The records.
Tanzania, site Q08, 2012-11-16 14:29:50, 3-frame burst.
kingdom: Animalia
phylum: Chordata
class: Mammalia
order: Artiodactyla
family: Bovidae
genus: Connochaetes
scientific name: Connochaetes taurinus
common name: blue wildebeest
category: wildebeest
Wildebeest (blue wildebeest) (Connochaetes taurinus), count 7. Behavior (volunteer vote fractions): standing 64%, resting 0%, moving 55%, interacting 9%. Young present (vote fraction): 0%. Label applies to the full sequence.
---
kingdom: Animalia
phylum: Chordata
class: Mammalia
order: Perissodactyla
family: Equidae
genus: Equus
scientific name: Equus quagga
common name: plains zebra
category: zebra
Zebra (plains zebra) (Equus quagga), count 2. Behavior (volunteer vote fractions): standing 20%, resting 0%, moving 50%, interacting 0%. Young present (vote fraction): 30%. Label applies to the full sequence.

Problem to work on.
Set down the complete listing once more, exactly as it appears.

Response.
Tanzania, site Q08, 2012-11-16 14:29:50, 3-frame burst.
kingdom: Animalia
phylum: Chordata
class: Mammalia
order: Artiodactyla
family: Bovidae
genus: Connochaetes
scientific name: Connochaetes taurinus
common name: blue wildebeest
category: wildebeest
Wildebeest (blue wildebeest) (Connochaetes taurinus), count 7. Behavior (volunteer vote fractions): standing 64%, resting 0%, moving 55%, interacting 9%. Young present (vote fraction): 0%. Label applies to the full sequence.
---
kingdom: Animalia
phylum: Chordata
class: Mammalia
order: Perissodactyla
family: Equidae
genus: Equus
scientific name: Equus quagga
common name: plains zebra
category: zebra
Zebra (plains zebra) (Equus quagga), count 2. Behavior (volunteer vote fractions): standing 20%, resting 0%, moving 50%, interacting 0%. Young present (vote fraction): 30%. Label applies to the full sequence.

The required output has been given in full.